« Je m’appelle Grzegovz Dzemil Bohdanowicz. J’ai un nom polonais et un nom musulman », explique cet homme d’origine tatare. Retraité, il vient comme d’autres fidèles chaque semaine à la prière du vendredi. Il fait parti des 5 000 musulmans Tatars de Pologne, dans un pays de 38 millions d’habitants, à majorité catholique.
Assis sur un tapis du centre islamique de Varsovie, une des mosquées de la capitale, il raconte son histoire. « Je suis né à Wilno, une ville polonaise avant de devenir Vilnius en Lituanie. Avant la seconde guerre mondiale, c’était un lieu où il y avait une population musulmane importante. Une partie de ma famille vit en Biélorussie et en Lituanie, ou aux frontières de la Pologne dans le nord », commence t-il d’une voix frêle.
La présence des Tatars en Pologne, dès le 14e siècle
Les Tatars sont installés depuis des siècles en Pologne. « Les premiers Tatars sur les terres polonaises sont apparus au 14e siècle.
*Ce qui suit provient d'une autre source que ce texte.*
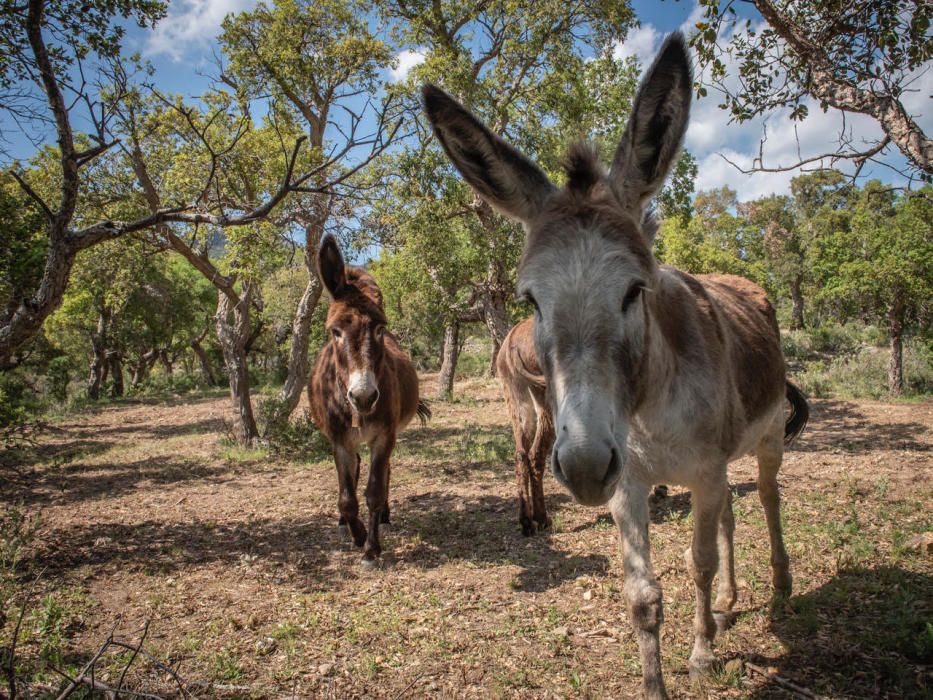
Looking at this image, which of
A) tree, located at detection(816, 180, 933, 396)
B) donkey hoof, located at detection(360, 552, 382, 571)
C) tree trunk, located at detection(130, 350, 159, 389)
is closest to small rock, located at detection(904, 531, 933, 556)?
donkey hoof, located at detection(360, 552, 382, 571)

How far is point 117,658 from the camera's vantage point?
10.4 feet

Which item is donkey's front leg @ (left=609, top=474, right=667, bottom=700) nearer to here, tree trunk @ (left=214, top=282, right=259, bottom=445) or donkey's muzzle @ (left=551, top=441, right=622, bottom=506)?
donkey's muzzle @ (left=551, top=441, right=622, bottom=506)

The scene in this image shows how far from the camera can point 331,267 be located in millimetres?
4879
Issus de tribus turco-mongole, ces musulmans fuyait les conflits internes de la Horde d’Or et le despotisme de l’empire ottoman », explique Marek Dziekan, professeur et chef du département du Moyen-Orient et de l’Afrique du Nord à l’université de Lodz en Pologne.
Grzegovz Dzemil Bohdanowicz lui, vit à Varsovie depuis cinquante ans avec ses deux enfants. Il parle avec fierté de ses racines polonaises, comme la plupart des gens de sa communauté, qui ont toujours baigné dans la culture slave. A leur arrivée, nombre de ses anciens compatriotes musulmans se sont en effet mariés avec des chrétiens. Ils bénéficiaient des mêmes privilèges que la noblesse locale et se sont engagés activement dans l’armée polonaise.
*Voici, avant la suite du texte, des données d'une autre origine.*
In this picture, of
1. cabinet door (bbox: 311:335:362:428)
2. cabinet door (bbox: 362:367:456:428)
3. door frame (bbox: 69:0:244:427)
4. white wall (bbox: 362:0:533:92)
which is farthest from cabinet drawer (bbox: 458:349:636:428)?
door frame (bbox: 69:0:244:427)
« Ils ont joué un rôle important et ont été présents à tous les tournants de l’histoire polonaise. Les Tatars avaient leurs propres unités dans l’armée. La tradition militaire « uhlan » (cavalier armé d’une lance dans les armées slaves et germaniques) en Pologne a d’ailleurs des origines tatares », souligne Marek Dziekan.
Les Tatars, mieux perçus que les autres musulmans du pays
Aujourd’hui dans une Pologne avec 99 % de catholiques, le discours antimusulmans et anti-immigration est prégnant. Le gouvernement polonais fait clairement des liens avec les attentats en Europe et alimente la peur des citoyens. Mais l’islamophobie vise davantage les Arabes que les Tatars.
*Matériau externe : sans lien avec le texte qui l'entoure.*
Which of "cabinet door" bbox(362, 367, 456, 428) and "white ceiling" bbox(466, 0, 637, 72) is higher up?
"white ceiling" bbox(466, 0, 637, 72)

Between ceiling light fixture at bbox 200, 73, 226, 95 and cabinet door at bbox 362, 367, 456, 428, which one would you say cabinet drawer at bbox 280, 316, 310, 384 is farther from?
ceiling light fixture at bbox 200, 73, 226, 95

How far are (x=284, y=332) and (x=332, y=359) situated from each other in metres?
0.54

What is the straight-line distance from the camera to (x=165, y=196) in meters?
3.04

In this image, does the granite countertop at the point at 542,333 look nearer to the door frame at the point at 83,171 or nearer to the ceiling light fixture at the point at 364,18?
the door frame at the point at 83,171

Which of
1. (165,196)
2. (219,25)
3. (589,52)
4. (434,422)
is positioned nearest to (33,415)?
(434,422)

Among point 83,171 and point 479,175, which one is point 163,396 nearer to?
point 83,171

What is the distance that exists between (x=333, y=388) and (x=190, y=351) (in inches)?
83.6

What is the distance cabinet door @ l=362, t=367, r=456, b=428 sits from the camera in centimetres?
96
« Les Tatars sont ‘nos’ musulmans. Pour cette raison ils sont mieux considérés que les musulmans venus d’ailleurs, surtout ces dernières années. Ils sont même mieux perçus que les Polonais convertis à l’islam, qui sont qualifiés de ‘traîtres’ », note le professeur spécialisé dans l’histoire de l’islam et de cette communauté.
Une position privilégiée, donc, pour les Tatars. « Nous sommes des citoyens à part entière avec les mêmes droits et on ne nous attribue pas les ‘sales boulots’ comme à d’autres musulmans », estime le Tatar, ancien chimiste et chef d’entreprise.
Textes religieux et pratiques mêlés aux traditions slaves
Mais de cette acculturation, qu’ont conservé les Tatars de leur religion et comment la pratiquent-ils ? Ces adeptes de l’islam sont sunnites, issus de l’école hanafite. Les croyances tatares comprennent certaines traditions pré-islamiques turques. Mais des traditions chrétiennes et des superstitions de la population slave locale ont également été intégrées dans la culture tatare.
« Parfois cela arrive que des Tatars boivent de l’alcool comme les chrétiens mais souvent quand les familles sont mixtes et cela reste marginal », assure Grzegovz Dzemil Bohdanowicz. C’est d’ailleurs souvent le principal reproche que les Arabes musulmans, beaucoup plus nombreux aujourd’hui sur le territoire, font aux Tatars. Le port du voile est également une pratique peu commune chez les femmes tatares.
Mais les textes religieux tatars sont aussi imprégnée par la culture slave, ce qui en fait une littérature originale. En plus des textes coraniques officiels et des interprétations traduites en polonais, les Tatars ont également écrit des ‘dalawars’ et ‘hramotkas’. Les premiers étaient des rouleaux de papier de prières, placés sous le linceul d’un défunt, tandis que les seconds étaient une sorte d’amulette censée protéger des malheurs.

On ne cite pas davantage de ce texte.